The Finnish scientists who first discovered these bacteria have suggested that nanobacteria are the Helicobacter pylori of kidney stone disease and that urolithiasis is a nanobacterial disease [4, 5]. They isolated nanobacteria from 97% of kidney stones, although other investigators have not been able to duplicate the results [10]. We observed the growth of nanobacteria in 62% of kidney stones from a north Indian population. The nanobacteria could not be cultured under standard microbiological techniques and biofilm was detected within a week only when stones were subjected to tissue culture conditions. The nanobacteria isolated in our study had similar morphological characteristics to those described earlier [5, 6]. However, we found that they were heat sensitive whereas the nanobacteria isolated by Kajander et al. [22] were heat resistant. Controversy exists regarding the living or non-living nature of these bacteria. Cisar et al. [10] contested that these biofilms were bacterial and suggested that apparent replication could be due to crystallization from culture medium and that the so called nanobacteria are non-living, self-propagating mineral compounds. The critics of nanobacteria consider that there was not enough evidence to prove that these particles were living organisms. Breitschwett et al. [23] have reported the detection of nanobacterial antigen in North Carolina cattle which had a 16srRNA sequence identical to Bartonella weissii.

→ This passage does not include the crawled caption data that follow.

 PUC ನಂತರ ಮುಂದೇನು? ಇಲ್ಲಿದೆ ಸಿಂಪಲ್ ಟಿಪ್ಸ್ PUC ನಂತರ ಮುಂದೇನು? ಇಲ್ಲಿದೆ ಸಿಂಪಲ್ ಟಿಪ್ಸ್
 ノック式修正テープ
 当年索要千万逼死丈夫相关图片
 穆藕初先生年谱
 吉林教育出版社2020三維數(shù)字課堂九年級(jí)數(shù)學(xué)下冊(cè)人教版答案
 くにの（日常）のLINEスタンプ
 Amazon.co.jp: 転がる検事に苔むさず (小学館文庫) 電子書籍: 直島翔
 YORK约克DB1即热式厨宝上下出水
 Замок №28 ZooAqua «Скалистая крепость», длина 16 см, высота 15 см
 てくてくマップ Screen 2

We have enough evidence to suggest that these microparticles are living microorganisms. In the present study, we examined nanobacteria for the presence of nucleic acids using a DNA specific dye, propidium iodide, at a concentration used to detect DNA in bacterial or mammalian cells. We observed that a high percentage of demineralized nanobacterial cells were labelled with fluorescent dye. These results confirm the presence of DNA in nanobacteria. The lack of fluorescence in controls (non-demineralised nanobacterial and medium only) show the specificity of this method. The presence of several distinct protein bands suggests that these bacteria have protein synthesizing machinery. The molecular examination of demineralised nanobacterial culture for proteins, revealed the presence of several polypeptide bands. Polyclonal antibodies raised against demineralised bacteria showed a single precipitin band with bacterial lysate; Western blot of this lysate showed a band at 39 kKDa. The presence of nanobacteria in kidney stones suggests that these bacteria may be involved in the etiology of such stones. It has been proposed that nanobacteria may act as seeds for mineral deposits and thus for kidney stone formation [5, 6, 9]. Our results show a significant incorporation of calcium by these bacteria. They were also found to accelerate in vitro crystal growth under supersaturated conditions of calcium by COM assay, as a significant increase in 14C-oxalate incorporation into seed crystals was seen in their presence.

The present study was initiated to confirm the presence of nanobacteria in kidney stones from a north Indian population, and to study their potential role in kidney stone formation. Our results indicate the presence of atypical mineral forming ultrafilterable nanobacteria like micro-organisms in the kidney stones. Our findings indicate that these are living organisms rather than non-living macromolecules capable of self-propagation. However, there is a need for further studies to characterize and to delineate sets of unambiguous criteria to validate the existence of these bacteria and their role in urinary stone disease.